You’ll probably have to rely on your server somewhat to help make up your mind. The list of by-the-glass wines, for instance, is quite lengthy, especially given the selection of “enomatic wines” dispensed through a system that uses inert gas (I’m not making this up) to extend the shelf-life of the wine. As such, you can sample a truly premium bottle—may I recommend The Chocolate Block from South Africa?—without having to buy the whole thing.

The major decision my co-diner and I faced was between sharing a few small plates or going for full entrées. After some debate—and a couple of sample-sized glasses of wine—we decided on the former, with a salad. This proved to be a winning strategy and entirely filling to boot. Between server and kitchen, the meal was thoughtfully paced so we could enjoy a couple of dishes at a time.

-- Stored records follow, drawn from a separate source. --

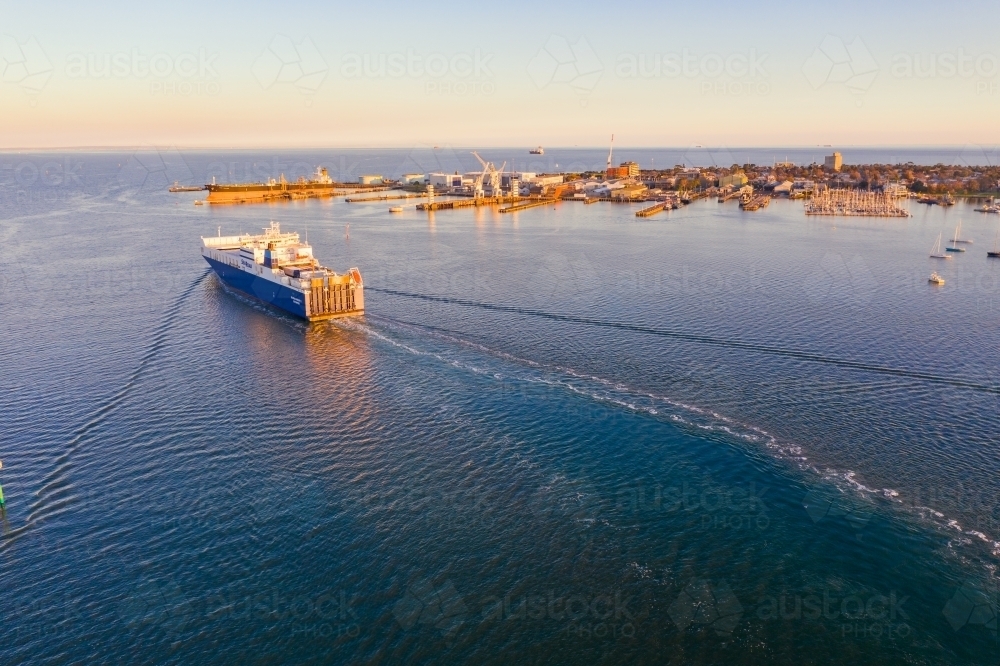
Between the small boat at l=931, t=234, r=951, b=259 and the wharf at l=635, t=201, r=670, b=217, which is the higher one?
the wharf at l=635, t=201, r=670, b=217

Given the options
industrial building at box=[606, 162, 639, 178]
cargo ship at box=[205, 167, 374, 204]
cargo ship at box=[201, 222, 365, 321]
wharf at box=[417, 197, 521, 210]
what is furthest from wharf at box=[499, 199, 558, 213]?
cargo ship at box=[201, 222, 365, 321]

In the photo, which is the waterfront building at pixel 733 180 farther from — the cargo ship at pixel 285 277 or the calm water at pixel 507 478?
the cargo ship at pixel 285 277

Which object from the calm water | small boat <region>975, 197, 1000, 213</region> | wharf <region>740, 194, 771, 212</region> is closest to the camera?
the calm water

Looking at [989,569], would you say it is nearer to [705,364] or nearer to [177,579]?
[705,364]

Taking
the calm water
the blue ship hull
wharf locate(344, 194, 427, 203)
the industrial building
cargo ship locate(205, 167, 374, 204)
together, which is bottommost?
the calm water

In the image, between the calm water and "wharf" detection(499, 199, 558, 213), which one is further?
"wharf" detection(499, 199, 558, 213)

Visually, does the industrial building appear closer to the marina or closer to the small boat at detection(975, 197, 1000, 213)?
the marina

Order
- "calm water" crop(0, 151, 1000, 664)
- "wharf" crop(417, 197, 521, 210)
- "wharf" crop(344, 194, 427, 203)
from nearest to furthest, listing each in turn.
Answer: "calm water" crop(0, 151, 1000, 664), "wharf" crop(417, 197, 521, 210), "wharf" crop(344, 194, 427, 203)
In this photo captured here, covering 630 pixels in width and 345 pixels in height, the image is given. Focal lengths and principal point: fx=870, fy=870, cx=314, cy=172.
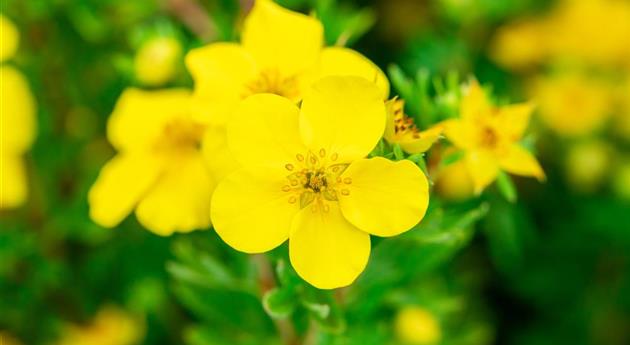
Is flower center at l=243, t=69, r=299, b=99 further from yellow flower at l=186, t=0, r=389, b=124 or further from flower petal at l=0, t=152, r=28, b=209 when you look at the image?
flower petal at l=0, t=152, r=28, b=209

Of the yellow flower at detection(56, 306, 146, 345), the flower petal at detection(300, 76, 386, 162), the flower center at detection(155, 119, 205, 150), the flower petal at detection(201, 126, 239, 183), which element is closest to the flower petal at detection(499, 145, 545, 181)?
the flower petal at detection(300, 76, 386, 162)

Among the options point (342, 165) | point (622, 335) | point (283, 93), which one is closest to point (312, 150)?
point (342, 165)

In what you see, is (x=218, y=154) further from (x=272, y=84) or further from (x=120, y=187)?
(x=120, y=187)

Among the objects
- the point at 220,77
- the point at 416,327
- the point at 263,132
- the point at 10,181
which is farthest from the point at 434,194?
the point at 10,181

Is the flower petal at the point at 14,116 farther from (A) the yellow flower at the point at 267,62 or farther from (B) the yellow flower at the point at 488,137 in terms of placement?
(B) the yellow flower at the point at 488,137

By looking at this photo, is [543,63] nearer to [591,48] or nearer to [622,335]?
[591,48]

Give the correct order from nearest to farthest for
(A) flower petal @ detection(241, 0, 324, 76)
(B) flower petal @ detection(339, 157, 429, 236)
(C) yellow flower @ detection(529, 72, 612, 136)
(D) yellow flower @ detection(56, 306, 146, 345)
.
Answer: (B) flower petal @ detection(339, 157, 429, 236), (A) flower petal @ detection(241, 0, 324, 76), (D) yellow flower @ detection(56, 306, 146, 345), (C) yellow flower @ detection(529, 72, 612, 136)
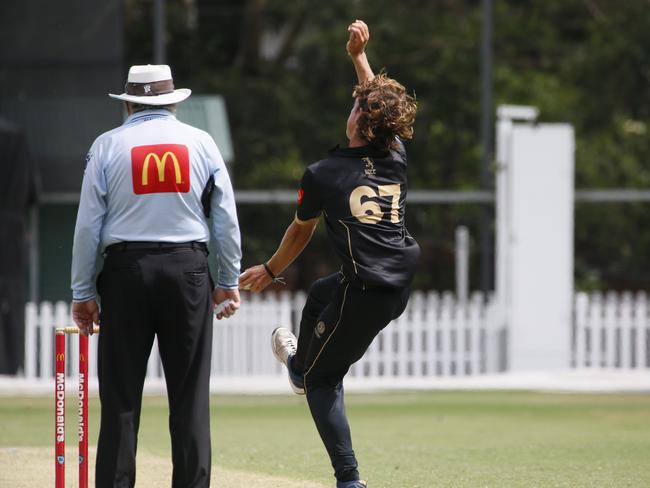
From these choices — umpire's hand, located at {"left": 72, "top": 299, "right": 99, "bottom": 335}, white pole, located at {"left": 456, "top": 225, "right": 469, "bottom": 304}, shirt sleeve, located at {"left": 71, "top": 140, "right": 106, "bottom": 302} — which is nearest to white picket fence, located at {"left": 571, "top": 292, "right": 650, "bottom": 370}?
white pole, located at {"left": 456, "top": 225, "right": 469, "bottom": 304}

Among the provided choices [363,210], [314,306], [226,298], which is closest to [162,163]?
[226,298]

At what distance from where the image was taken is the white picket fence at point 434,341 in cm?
1509

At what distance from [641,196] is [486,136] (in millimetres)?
2234

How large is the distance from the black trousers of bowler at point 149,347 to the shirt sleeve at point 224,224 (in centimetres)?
9

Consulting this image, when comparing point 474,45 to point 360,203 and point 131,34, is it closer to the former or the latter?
point 131,34

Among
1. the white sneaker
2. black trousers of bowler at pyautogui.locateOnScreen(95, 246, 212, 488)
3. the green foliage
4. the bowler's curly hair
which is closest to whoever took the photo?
black trousers of bowler at pyautogui.locateOnScreen(95, 246, 212, 488)

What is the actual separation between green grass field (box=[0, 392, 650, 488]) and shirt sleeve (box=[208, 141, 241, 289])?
1.92 metres

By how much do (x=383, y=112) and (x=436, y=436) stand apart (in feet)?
14.9

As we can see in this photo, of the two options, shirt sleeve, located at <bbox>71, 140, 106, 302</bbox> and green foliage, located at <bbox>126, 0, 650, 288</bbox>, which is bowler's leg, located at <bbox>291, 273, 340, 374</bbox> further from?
green foliage, located at <bbox>126, 0, 650, 288</bbox>

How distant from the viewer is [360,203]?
5594mm

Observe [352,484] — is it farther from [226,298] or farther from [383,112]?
[383,112]

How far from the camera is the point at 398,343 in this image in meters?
15.4

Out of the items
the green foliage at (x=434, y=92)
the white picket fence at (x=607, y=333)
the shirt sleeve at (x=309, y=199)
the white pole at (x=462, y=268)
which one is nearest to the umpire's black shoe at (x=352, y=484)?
the shirt sleeve at (x=309, y=199)

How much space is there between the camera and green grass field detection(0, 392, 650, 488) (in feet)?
23.8
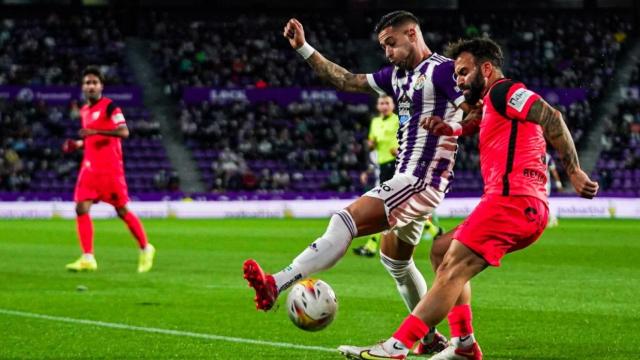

First to the table were the spinalis rib-eye rolls ($16) with chimichurri, sautéed red onion and horseradish crème fraiche, which shot to the top of my last requests list, should I be condemned to death one day. The spinalis, or cap, is the most tender part of the rib-eye, and the three portions here were grilled to rare perfection and slathered with Argentine chimichurri, a condiment made with parsley, onions, garlic and oregano. The horseradish-imbued not-so-sour cream was a delicious touch, and also went very well with the thick-cut truffle-oil fries dusted with parmesan ($8), which came with their own fruity-sweet house-made ketchup.

Next came three duck confit tacos ($14) open-faced on flour tortillas under a confetti of marinated cucumber and carrots, radish slices, sour cherries and cilantro, drizzled with sour cream and Sriracha. If the world is indeed facing a Sriracha shortage, I would rather the rest of it was used spicing up my delicious duck tacos than your grilled cheese sandwich. Sorry.

After the tacos, our server treated us to a couple of samples from Tavern 1903’s mozzarella bar, insisting that we shouldn’t miss out. My co-diner was particularly taken with the soft, buttery burrata atop crusty bread with fresh pesto and roasted peppers, though the firmer buffalo mozza served over fresh spinach, sautéed mushrooms and bacon jam was not short on merits.

Last but not least, we enjoyed an order of hickory smoked pork ribs ($15) in bourbon-molasses glaze with apple mostarda, a tart candied-fruit condiment that complemented the sweet, earthy smokiness of the lacquered meat. Alongside it, we enjoyed the Gem ($14), an artisan romaine heart split down the middle and lavished with blue cheese, candied bacon, a colourful assortment of small heirloom tomato halves and smoked devilled eggs in creamy “green goddess” dressing, which I didn’t even know was a thing until that moment.

Ironically, it was the salad with its rich ingredients and intense flavours that almost pushed us over the line, indulgence-wise. Nonetheless, we felt duty-bound to sample dessert and ordered the Glenlivet butterscotch pudding ($7), which came topped with candied, crushed-up pretzels in a lidded jar. My co-diner does not care for whiskey, but I found myself in a race to get a fair share of the scrumptuous booze-infused pudding.

After all the plates were cleared away, I was surprised to find two hours had elapsed as we sipped and savoured, but not as surprised as I was to see that our tab came in under $100 before tax and tip. It was amazing to feel so well looked after for less than a C-note but then, the resurrection of the Alberta Hotel seems a bit miraculous in itself. Best get in there and try it out, in case we all wake up one morning and discover we had dreamt the whole thing.